Teacher Dan Gross and his sixth graders hold up their finished bat houses. © Mackenzie Hall

This April, for the second year in a row, I had the happy task of visiting the sixth graders at Valleyview Middle School in Denville, Morris County.  Valleyview  students have taken a great interest in bats lately…partly because their school sits a mere 3 miles from Hibernia Mine, New Jersey’s most important known winter den for resident species like the little brown, northern long-eared, and endangered Indiana bats.

Bats have always been a common neighbor in their town.  And since White-nose Syndrome appeared two winters ago, Denville residents have literally had a front row seat to the toll it has taken.  Many have seen bats flying on cold winter days, searching for food that would not be found, and many have seen the bodies of starved bats on the ground.

Valleyview Middle School has a fantastic science faculty, with teachers like Dan Gross and Chris Bias who aim to give the kids tangible experiences with topics that relate to their own community.   They chose to turn the White-nose Syndrome crisis into a learning opportunity:

Why are bats important?

What happens if we lose them?

What can we do to help?

Dan Gross and Principal Dan Finkle receive a certificate of appreciation for their symbolic Indiana bat "adoption." © Jaimie Kovax

The school invited us to come in and teach the students about their local bats and talk about the work we’re doing to help study and protect them.  I got to interact with the entire sixth grade, first finding out how much they already knew about bats and then teaching them a whole lot more!

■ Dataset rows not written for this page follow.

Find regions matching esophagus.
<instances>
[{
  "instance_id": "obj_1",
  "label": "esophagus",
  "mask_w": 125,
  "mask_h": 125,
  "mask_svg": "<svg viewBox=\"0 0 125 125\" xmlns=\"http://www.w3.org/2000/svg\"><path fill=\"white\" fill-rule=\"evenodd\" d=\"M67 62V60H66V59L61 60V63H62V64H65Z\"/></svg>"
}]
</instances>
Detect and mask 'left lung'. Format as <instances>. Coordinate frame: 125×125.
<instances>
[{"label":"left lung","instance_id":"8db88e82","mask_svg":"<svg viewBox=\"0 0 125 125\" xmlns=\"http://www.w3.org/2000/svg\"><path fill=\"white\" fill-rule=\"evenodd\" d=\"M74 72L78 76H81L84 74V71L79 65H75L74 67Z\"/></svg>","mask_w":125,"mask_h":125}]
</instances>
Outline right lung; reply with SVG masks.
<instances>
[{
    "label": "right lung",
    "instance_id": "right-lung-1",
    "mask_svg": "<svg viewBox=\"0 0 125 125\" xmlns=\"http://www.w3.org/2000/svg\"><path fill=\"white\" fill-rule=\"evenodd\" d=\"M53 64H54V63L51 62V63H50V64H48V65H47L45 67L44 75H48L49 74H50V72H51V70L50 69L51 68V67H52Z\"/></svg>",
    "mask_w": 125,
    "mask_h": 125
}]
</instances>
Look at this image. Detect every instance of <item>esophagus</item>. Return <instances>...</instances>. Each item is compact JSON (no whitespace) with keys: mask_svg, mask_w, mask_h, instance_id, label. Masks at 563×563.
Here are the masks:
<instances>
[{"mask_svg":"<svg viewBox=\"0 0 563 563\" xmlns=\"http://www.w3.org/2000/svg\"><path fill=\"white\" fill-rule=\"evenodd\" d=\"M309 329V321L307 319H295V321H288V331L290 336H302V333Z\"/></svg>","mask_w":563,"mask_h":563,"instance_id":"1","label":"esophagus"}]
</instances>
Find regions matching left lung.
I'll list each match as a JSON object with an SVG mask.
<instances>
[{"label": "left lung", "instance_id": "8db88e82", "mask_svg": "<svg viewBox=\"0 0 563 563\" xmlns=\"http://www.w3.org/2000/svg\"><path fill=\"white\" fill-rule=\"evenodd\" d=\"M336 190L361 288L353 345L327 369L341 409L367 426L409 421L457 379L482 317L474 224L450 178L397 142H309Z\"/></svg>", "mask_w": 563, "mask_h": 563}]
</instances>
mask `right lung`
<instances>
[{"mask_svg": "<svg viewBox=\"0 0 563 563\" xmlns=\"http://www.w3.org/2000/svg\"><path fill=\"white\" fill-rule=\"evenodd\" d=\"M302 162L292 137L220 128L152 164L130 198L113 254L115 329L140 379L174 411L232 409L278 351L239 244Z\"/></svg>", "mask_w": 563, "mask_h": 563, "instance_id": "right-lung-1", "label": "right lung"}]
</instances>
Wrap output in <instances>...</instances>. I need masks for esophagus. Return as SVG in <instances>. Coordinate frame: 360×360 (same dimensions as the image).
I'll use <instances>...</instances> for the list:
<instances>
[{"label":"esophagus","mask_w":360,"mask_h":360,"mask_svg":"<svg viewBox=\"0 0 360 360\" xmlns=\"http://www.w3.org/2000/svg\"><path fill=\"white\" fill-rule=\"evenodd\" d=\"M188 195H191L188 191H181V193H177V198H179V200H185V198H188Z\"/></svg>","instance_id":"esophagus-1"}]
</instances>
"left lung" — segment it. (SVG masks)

I came back a second day to put the kids to work – we built six bat houses which will be installed in parks and other properties across the region.  Everybody (including me) had a lot of fun with the screw guns, hammers, and caulk…and my “no eyes poked out” success streak continues!

The school also made an “Adopt A Species” donation to the Conserve Wildlife Foundation to support our work.

Thank you, Valleyview Middle School!